■ Text provided:
[Start of Attachment]

Preventive medicine is a new specialty that has been gaining ground over the decades. It focuses on not curing or treating illnesses but preventing it. A group of healthcare professionals would band together, work with a specific population and find interventions that would help those individuals decrease the risk of contracting a certain disease. For example, if a certain demographic is considered at risk for diabetes because of the prevalence of obesity within the community, there could be workshops to teach proper nutrition and exercise and encourage healthy habits.
Preventive medicine is officially recognized as a specialty by the American Board of Medical Specialties and the reason it has become more popular over the years is because it has been determined that the cost for treating a disease is much greater than preventing it. Furthermore, there are less complications and it promotes a sense of empowerment and autonomy within the community. Vaccination during flu season is another example of preventive medicine.
There are three main classifications of preventative care:
Universal Prevention: This tackles the entire population as a whole. Focusing on prevention of behaviors that cause long term damage and/or addiction of the individual known to increase costs.
Selective Prevention: Focuses on risks that may be particular to groups by family history, age, economic status or gender.
Indicated Prevention: This classification seeks to find identity markers among individuals that indicate early sign warnings, and seek to initiate treatment early.
Each type of preventive medicine is integrated in the environment by health professionals that are equipped with critical thinking skills and the appropriate clinical knowledge which will heavily influence positively the demographic.

[End of Attachment]

■ Data to examine:
[Start of Attachment]

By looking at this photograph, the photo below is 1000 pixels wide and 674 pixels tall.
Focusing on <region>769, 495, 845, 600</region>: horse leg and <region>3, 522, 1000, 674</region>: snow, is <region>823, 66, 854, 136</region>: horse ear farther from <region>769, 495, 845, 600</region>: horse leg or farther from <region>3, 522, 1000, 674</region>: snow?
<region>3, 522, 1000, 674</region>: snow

[End of Attachment]
[Start of Attachment]

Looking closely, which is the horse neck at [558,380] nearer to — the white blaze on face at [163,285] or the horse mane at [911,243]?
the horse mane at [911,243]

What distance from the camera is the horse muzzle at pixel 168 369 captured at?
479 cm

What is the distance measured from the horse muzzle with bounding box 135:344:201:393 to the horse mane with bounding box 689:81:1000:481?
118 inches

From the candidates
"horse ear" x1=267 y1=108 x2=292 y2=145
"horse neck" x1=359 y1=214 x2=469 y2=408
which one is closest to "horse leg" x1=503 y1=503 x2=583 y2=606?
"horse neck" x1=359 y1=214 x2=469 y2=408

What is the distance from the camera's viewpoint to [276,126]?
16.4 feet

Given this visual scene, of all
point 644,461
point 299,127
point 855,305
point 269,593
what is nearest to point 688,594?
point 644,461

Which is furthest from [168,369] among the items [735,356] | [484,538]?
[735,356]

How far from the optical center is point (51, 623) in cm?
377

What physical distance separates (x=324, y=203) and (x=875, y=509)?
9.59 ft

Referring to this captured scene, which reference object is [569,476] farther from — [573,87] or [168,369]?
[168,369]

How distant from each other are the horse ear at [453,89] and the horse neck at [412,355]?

[End of Attachment]
[Start of Attachment]

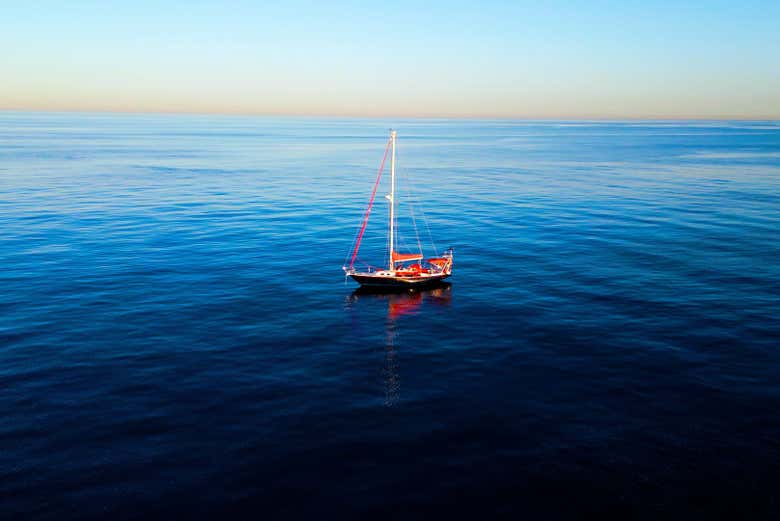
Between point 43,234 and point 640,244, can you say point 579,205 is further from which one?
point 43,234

[End of Attachment]

■ Exercise instructions:
Quote the passage on preventive medicine word for word, starting with "There are three" and going on through "initiate treatment early.". The items have no connection to the text on preventive medicine.

■ Your solution:
There are three main classifications of preventative care:
Universal Prevention: This tackles the entire population as a whole. Focusing on prevention of behaviors that cause long term damage and/or addiction of the individual known to increase costs.
Selective Prevention: Focuses on risks that may be particular to groups by family history, age, economic status or gender.
Indicated Prevention: This classification seeks to find identity markers among individuals that indicate early sign warnings, and seek to initiate treatment early.